Book Review
Under a Whilte Sky (2021)
by Elizabeth Kolbert
Elizabeth Kolbert is a writer for the New Yorker. Generally speaking, non-fiction works by writers from/for the New York and/or the Atlantic Monthly occupy the slots of what you might call "serious non-fiction science writing." It's a genre that tends to appeal to politically liberal and well-educated folks, other non fiction audiences having less of an interest in all things scientific. The theme in this volume is man-make attempts to remedy the catastrophic effects of man-made climate change. Obviously, Kolbert is a skeptic of every step of the path which leads from our past/present to a future where government's spray dust into the upper atmosphere to cool the surface temperature.

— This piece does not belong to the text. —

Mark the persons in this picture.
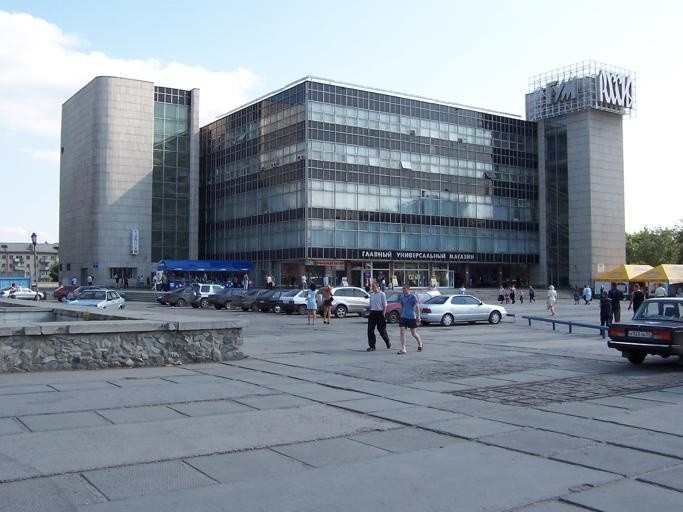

Half of the book just sets up the chapters on geo-engineering by looking at past efforts to remedy man-made climate disaster, with a memorable chapter on the Asian carp infiltration of the Great Lakes/Mississippi river eco-systems. The climate engineering chapters range from the seemingly benign (pumping carbon dioxide back into the ground to turn it into rock) to Strangelovian and/or resembling the actual back-story to the Snowpiercer media property, which goes curiously unreferenced in the pages long interviews with climate scientists that pepper the pages.
If you look at climate change from a historical perspective we are no doubt doomed, see the role of climate degradation in the collapse of every pre-modern civilization that didn't make it into the modern era. Cutting down all the trees, mismanaging the ground water, wasteful agricultural practices- the history is as old as humanity itself.